(Rows from a spatial reasoning dataset)
* START *
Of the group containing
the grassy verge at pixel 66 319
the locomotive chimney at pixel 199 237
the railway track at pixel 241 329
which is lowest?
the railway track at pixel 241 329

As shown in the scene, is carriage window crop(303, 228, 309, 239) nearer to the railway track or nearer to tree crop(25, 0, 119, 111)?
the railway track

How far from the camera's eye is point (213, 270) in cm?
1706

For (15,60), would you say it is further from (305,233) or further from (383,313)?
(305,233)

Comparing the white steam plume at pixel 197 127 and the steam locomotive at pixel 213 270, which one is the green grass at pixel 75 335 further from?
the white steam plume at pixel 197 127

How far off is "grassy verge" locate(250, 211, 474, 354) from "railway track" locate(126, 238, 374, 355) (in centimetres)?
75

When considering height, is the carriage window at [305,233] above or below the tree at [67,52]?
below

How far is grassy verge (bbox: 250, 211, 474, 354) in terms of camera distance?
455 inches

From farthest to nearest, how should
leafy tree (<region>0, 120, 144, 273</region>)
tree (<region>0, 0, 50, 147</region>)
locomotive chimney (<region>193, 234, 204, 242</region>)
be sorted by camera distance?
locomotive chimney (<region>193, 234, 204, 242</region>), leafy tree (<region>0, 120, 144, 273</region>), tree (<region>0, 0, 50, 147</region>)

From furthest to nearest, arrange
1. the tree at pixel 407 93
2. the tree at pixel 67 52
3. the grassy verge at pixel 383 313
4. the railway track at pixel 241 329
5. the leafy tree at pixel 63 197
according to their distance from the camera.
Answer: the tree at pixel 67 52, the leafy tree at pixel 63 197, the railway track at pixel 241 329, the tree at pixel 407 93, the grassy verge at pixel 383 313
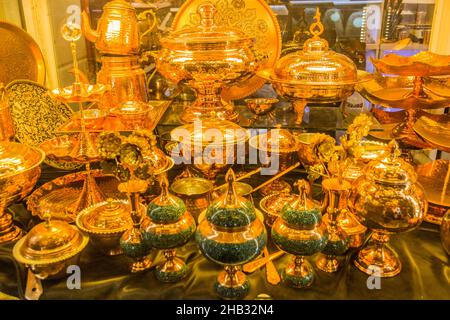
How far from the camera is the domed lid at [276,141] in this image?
1.19 m

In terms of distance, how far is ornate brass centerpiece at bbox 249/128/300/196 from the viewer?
46.9 inches

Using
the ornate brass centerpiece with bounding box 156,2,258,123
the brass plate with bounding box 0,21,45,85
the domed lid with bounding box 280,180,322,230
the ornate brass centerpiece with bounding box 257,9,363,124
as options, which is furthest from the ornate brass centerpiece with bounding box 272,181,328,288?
the brass plate with bounding box 0,21,45,85

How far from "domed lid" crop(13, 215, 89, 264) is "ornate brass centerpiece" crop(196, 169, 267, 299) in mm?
286

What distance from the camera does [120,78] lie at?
1.38m

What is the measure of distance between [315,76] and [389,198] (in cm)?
44

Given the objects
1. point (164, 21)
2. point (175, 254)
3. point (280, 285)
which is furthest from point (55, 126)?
point (280, 285)

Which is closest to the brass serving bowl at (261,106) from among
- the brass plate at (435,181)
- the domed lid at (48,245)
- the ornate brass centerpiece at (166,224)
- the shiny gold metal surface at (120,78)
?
the shiny gold metal surface at (120,78)

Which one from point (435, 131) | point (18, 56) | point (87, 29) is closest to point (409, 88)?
point (435, 131)

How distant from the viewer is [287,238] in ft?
2.70

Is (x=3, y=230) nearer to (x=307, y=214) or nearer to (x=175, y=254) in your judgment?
(x=175, y=254)

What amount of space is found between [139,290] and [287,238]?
33cm

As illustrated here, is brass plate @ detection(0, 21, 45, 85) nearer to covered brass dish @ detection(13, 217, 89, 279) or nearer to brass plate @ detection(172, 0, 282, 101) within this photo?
brass plate @ detection(172, 0, 282, 101)

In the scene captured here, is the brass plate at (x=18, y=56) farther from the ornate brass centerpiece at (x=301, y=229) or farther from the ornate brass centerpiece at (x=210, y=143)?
the ornate brass centerpiece at (x=301, y=229)

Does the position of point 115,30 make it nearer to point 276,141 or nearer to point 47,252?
point 276,141
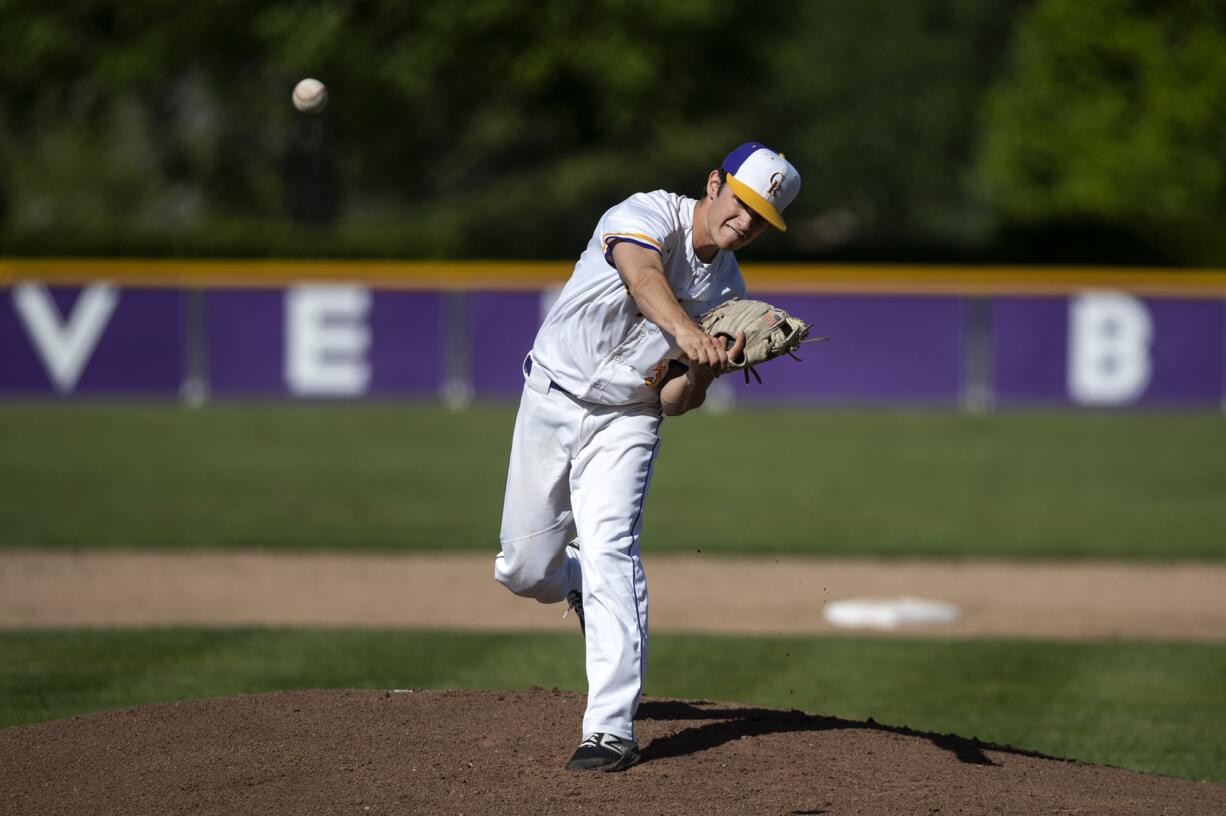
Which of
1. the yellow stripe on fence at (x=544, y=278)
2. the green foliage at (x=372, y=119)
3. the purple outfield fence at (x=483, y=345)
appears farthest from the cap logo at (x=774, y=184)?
the green foliage at (x=372, y=119)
* END *
• **Goal**
Please rewrite the records from their start through the line containing "locomotive chimney (<region>193, 234, 204, 242</region>), leafy", changing "grassy verge" to "roadside verge" and leaving everything else unchanged.

• **Solution**
Of the group containing
the roadside verge at pixel 66 319
the locomotive chimney at pixel 199 237
the railway track at pixel 241 329
which is lowest?
the railway track at pixel 241 329

As shown in the scene, is carriage window crop(303, 228, 309, 239) nearer to the railway track or nearer to tree crop(25, 0, 119, 111)?
the railway track

How far from the camera's eye is point (213, 270) in cm?
1706

For (15,60), would you say it is further from (305,233) or further from (383,313)?
(305,233)

Comparing the white steam plume at pixel 197 127 and the steam locomotive at pixel 213 270, which one is the green grass at pixel 75 335 further from?
the white steam plume at pixel 197 127

How far off is "roadside verge" locate(250, 211, 474, 354) from "railway track" locate(126, 238, 374, 355) (in centimetres)?
75

When considering height, is the carriage window at [305,233] above or below the tree at [67,52]?
below

How far is roadside verge (bbox: 250, 211, 474, 354) in terms of camera distance?
455 inches

From farthest to nearest, how should
leafy tree (<region>0, 120, 144, 273</region>)
tree (<region>0, 0, 50, 147</region>)
locomotive chimney (<region>193, 234, 204, 242</region>)
be sorted by camera distance?
locomotive chimney (<region>193, 234, 204, 242</region>), leafy tree (<region>0, 120, 144, 273</region>), tree (<region>0, 0, 50, 147</region>)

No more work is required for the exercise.